--- Records provided Enclosed Below ---
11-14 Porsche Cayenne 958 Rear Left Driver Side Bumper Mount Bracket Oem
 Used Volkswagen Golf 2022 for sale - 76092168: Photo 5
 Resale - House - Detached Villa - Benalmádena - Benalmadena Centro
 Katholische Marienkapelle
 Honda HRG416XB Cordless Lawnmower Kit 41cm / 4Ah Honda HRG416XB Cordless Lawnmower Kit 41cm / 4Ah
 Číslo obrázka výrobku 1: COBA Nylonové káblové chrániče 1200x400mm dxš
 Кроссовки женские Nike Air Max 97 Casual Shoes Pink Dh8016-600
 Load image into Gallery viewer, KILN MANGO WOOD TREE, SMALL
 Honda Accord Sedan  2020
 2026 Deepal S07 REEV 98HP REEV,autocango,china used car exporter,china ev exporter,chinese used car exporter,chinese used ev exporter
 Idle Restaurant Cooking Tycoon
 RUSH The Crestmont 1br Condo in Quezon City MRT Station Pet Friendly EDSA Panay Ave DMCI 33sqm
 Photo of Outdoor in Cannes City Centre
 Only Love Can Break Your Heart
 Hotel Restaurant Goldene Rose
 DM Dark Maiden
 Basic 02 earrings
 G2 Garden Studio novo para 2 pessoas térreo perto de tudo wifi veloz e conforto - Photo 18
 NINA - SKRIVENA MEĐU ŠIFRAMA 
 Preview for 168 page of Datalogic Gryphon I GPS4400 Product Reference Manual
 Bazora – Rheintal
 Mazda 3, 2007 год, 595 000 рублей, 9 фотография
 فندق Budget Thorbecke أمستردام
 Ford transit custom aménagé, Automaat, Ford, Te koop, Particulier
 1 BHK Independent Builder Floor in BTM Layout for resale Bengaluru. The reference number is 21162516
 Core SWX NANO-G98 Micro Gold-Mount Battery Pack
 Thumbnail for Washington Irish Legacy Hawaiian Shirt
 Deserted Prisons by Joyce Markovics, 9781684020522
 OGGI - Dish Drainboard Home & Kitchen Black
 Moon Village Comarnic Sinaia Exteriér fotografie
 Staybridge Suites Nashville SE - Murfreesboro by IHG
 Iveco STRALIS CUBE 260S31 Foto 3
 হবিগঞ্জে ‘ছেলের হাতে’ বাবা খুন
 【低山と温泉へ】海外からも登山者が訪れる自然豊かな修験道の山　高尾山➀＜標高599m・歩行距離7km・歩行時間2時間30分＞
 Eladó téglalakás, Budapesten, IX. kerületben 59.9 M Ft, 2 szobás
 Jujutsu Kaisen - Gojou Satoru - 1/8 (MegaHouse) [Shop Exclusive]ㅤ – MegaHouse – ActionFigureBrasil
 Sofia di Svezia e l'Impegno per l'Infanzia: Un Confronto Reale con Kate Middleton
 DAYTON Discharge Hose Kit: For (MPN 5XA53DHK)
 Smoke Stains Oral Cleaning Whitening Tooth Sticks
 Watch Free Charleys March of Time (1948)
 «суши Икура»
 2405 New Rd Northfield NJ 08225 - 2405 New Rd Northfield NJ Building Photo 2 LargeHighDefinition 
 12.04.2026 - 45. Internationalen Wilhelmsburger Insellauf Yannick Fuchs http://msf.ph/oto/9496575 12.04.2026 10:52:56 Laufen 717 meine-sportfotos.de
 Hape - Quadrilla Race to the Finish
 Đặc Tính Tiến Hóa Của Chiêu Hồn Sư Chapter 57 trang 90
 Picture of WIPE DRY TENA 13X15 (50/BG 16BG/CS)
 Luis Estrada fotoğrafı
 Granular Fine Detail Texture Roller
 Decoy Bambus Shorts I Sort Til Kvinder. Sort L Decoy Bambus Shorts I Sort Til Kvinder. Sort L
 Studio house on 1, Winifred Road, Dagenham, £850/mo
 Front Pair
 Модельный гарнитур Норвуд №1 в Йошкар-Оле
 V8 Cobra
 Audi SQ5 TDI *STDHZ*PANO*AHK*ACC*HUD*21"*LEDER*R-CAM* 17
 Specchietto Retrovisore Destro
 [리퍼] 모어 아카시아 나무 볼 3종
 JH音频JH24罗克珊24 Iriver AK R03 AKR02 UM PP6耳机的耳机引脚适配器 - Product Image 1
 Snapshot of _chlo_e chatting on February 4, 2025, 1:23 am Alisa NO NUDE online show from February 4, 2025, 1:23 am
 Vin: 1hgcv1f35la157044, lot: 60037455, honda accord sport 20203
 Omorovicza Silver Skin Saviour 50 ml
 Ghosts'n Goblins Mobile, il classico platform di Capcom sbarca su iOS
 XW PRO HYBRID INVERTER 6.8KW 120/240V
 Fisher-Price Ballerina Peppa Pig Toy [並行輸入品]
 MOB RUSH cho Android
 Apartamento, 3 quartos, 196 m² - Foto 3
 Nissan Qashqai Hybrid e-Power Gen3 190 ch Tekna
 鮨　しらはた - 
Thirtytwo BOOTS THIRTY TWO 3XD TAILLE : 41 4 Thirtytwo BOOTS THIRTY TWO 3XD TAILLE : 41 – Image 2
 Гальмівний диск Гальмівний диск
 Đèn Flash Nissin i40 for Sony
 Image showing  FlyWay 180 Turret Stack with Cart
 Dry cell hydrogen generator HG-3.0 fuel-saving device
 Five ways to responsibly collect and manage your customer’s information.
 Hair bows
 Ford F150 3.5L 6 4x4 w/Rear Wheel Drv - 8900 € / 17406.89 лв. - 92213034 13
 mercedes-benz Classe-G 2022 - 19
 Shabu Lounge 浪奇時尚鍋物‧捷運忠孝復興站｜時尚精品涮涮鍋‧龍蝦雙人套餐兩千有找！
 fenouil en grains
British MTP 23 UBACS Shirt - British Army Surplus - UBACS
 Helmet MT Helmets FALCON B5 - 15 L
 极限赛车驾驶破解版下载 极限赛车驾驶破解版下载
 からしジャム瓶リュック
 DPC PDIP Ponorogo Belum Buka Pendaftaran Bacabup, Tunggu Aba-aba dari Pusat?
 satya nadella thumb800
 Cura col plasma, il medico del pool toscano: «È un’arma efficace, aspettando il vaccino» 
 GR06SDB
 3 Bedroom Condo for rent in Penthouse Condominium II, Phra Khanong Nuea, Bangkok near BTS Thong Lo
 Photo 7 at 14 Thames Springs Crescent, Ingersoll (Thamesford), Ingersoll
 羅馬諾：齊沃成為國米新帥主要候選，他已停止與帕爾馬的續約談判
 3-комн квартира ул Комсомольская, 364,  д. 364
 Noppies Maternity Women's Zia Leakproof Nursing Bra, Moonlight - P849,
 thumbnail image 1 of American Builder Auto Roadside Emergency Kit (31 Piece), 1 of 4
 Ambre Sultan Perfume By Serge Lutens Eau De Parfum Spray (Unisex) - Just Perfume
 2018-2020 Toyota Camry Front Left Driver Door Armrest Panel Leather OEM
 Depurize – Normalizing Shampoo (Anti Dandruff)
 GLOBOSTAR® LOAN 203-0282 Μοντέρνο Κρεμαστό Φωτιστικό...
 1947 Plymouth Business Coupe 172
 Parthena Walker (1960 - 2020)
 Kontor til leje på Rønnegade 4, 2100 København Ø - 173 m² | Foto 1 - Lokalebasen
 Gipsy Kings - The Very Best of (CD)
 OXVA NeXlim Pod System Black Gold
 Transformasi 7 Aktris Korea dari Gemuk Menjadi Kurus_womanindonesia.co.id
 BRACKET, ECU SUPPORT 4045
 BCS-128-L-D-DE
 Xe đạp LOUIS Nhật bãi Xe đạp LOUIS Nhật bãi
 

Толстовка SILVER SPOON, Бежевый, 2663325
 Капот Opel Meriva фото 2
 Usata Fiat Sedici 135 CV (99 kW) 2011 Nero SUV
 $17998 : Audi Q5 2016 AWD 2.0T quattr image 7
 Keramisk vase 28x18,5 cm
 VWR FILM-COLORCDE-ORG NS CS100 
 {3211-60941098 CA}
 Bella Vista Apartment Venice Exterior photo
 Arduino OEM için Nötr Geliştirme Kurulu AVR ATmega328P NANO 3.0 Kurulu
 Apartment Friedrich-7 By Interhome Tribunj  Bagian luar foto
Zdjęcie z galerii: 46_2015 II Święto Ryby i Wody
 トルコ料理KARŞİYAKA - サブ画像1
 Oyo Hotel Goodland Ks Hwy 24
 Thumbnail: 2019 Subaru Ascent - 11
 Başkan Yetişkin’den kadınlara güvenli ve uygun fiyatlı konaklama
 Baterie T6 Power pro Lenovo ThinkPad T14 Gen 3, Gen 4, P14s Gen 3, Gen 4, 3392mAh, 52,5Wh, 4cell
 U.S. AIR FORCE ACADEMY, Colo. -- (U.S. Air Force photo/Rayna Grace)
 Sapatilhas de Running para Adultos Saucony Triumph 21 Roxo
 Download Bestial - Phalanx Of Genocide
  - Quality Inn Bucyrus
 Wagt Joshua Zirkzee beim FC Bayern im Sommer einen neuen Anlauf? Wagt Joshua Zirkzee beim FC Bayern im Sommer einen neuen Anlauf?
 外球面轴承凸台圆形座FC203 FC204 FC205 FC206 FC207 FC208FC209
--- End of Enclosed Records provided ---
The task:
Take the listing above and repeat exactly the lines from the one containing "Ambre Sultan Perfume" through the one containing "Parthena Walker (1960 - 2020)", both included.

Expected answer:
 Ambre Sultan Perfume By Serge Lutens Eau De Parfum Spray (Unisex) - Just Perfume
 2018-2020 Toyota Camry Front Left Driver Door Armrest Panel Leather OEM
 Depurize – Normalizing Shampoo (Anti Dandruff)
 GLOBOSTAR® LOAN 203-0282 Μοντέρνο Κρεμαστό Φωτιστικό...
 1947 Plymouth Business Coupe 172
 Parthena Walker (1960 - 2020)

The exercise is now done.